The RETURN rule was introduced later in Feb 2016, which seems to lack a PR reference, but an equivalent change exists in this PR.

There was a comment about ! -i docker0 change referenced in the later --userland-proxy PR discussion (but no valid permalink was used, and content has since changed).

  • Supposedly it was regarding the PR change removing the line (for ! -i docker0 or similar) in the DOCKER nat chain DNAT rule shown above?
  • That DNAT rule change does restore allowing containers to connect to a container (within the same network via the host IP on the published port).
  • Aug 2013: The DNAT rule now includes -i !docker0 to allow connections to userland-proxy via other interfaces than 127.0.0.1 / lo, which supported containers connecting to each other via published ports.
  • Jan 2014: -i !docker0 rule is discussed, but unclear if related to DNAT rules (seems to be regarding support for icc: false with FORWARD chain adding a DROP at the end, and adding rules for docker run --link ... to DOCKER chain):

    Publicly-exposed port rules should be scoped on -i !docker0, because links rules will always be created after the public port rule, and it will be complicated to place them before the publicly-exposed port rules.

    We'll need a FORWARD rule for public ports with -i !docker0 so it doesn't conflict with the icc config.

For userland-proxy: true:

  • RETURN rule seems required to support containers connecting across separate docker networks.

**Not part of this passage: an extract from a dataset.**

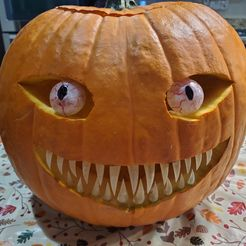 Resized_20191030_222938.jpeg Download free STL file Spooky Pumpkin Teeth and Eyes • Object to 3D print, Dauler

Presumably because these bridge return rules allow falling back to the userland-proxy to route? (which skips NAT on 127.0.0.0/8 due to OUTPUT nat chain rule) It matches the interface belonging to the client container.
  • DNAT rule only differs by excluding a bridged network that has a published port.
    • A connection between containers within the same network lose the container client IP as the RemoteAddr due to this.
    • If input interface was any / * instead, the container client IP would be retained, like it is with userland-proxy: false. Except when the RETURN rule is hit earlier, as this seems to route through the userland-proxy?
  • This comment seems to confirm these rules for userland-proxy: true .
    • docker-proxy handles local traffic due to the RETURN rule (traffic coming from the container), leaving the DNAT is for external traffic.
    • The public host IP is local traffic if the connection is made from within a container (traffic is via docker network interface which hits the RETURN), but external when from the docker host itself (non-docker network, no RETURN rules apply, thus uses DNAT).
    • Container connection across separate docker networks rely on the RETURN to go through docker-proxy process, otherwise the traffic would get caught in FORWARD rules to DOCKER-ISOLATION-STAGE-1 (traffic leaving bridge subnet) to DOCKER-ISOLATION-STAGE-2 (traffic to another docker bridge subnet, other than itself) which matches and DROPs the traffic.
    • Container traffic within the same docker bridge subnet / interface would not hit that DROP rule - as the DNAT has been applied (if RETURN rule is removed), which would avoid docker-proxy and preserve the remote client IP.
      • Except, userland-proxy: true has the DNAT rule exclude traffic from that bridge (eg: -i !docker0), so it does go through the docker-proxy.
      • In userland-proxy: true removing ! -i docker0 from the DNAT rule would fail a container connection to itself indirectly via published port on the host IP, fixed by enabling hairpin_mode on the containers veth interface. The additional POSTROUTING rule to MASQUERADE for a connection source and destination of the container IP is also required.
      • Adjusting the rule to direct traffic to a different container IP (or port) better illustrates that behaviour with a request on the host at 127.0.0.1 (or within the container) via the host IP would still route to the original IP:port (that the docker-proxy instance was configured for) - while a request from the host (or external system) to the host IP would connect to the adjusted DNAT rule address instead. By removing -i !docker0 from this DNAT rule (like userland-proxy: false does), a connection to host IP from a container also connects to the adjusted DNAT address (while 127.0.0.1 / localhost on the host still connects to the original address). This seems to be what this PR was focused on (NOTE: back then RETURN rule was not present).

IPTables (NAT => OUTPUT)

April 2013: PREROUTING + OUTPUT nat chains added -m addrtype --dst-type LOCAL.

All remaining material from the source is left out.